Purpose、日本語に訳すと「目的」。
ビジネスシーンに於いては「企業の存在意義」。
単に金儲けをすることだけが企業の存在意義なわけではなく、企業がこの世に存在することによって社会に貢献することが求められる。環境問題や人権問題といった社会問題に目を向け、株主の利益に応えるだけでなく長期的な企業価値を向上させ、株主に限らず全てのステークホルダーの利害に目配りすることが企業に求められるようになっており、それこそが企業の存在意義となっている。
組織の成功を推進する上での「目的」の役割について、著者は本書において示唆に富んだ考察を具体的に展開している。たとえば以下のような例である。
- 赤字続きのスタディサプリに対して、リクルートはどうして投資し続けた?
- 他者に誇れるパーパスを標榜したはずのFacebookがどうして、世界からバッシングを受ける状況へと陥ったのか?
- 破産寸前にまで追い込まれたはずのレゴが、いかにしてパーパスによって復活したか?
- コーラを売り続けたペプシコは、なぜ、健康を掲げる「大きな物語」を語り出したのか?
- 傑出した企業として再興するために、マイクロソフトはどうして、個人のパーパスを重視したのか?
こうした例を挙げることで、目的は単なる流行語ではなく、企業を内部から変革する強力な力であるという考えを掘り下げている。
本書を読むと身近な企業が達成した成功例と失敗例が見えてくる。目的を追求する上での成功と失敗の両方を紹介していることを目の当たりにした読者は、目的への旅路が必ずしも一筋縄ではいかないこと、そして失敗こそが成長の機会であることを認めることになるであろう。

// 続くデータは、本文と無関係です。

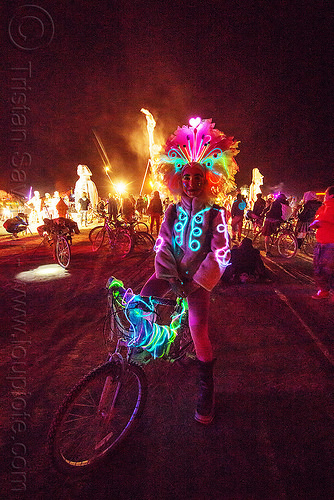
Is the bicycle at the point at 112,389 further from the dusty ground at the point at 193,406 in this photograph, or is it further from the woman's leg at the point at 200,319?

さらに、目的が多面的な影響を与えることを包括的に分析していることも忘れてはならない。リーダーシップの意思決定、従業員のエンゲージメント、イノベーション、さらには顧客ロイヤルティにどのような影響を与えるかを作者は本書で検証している。
もっとも、本書で記されている内容は真新しいことではない。日本人なら近江商人の三方良しを思い浮かべていただければいい。「儲かれば良い」も「儲からなくても社会貢献できれば良い」も経営のあるべき姿ではなく、自分も、相手も、そして社会にも良い方向に進むのが経営のあるべき姿というのは、世の東西を問わず説かれることと言えるのだ。
なお、本書の記載内容と近江商人との比較については読んでいる途中に脳裏に浮かんでから消えることなく、巻末の解説に書いてあって、「やはり」と考えた次第である。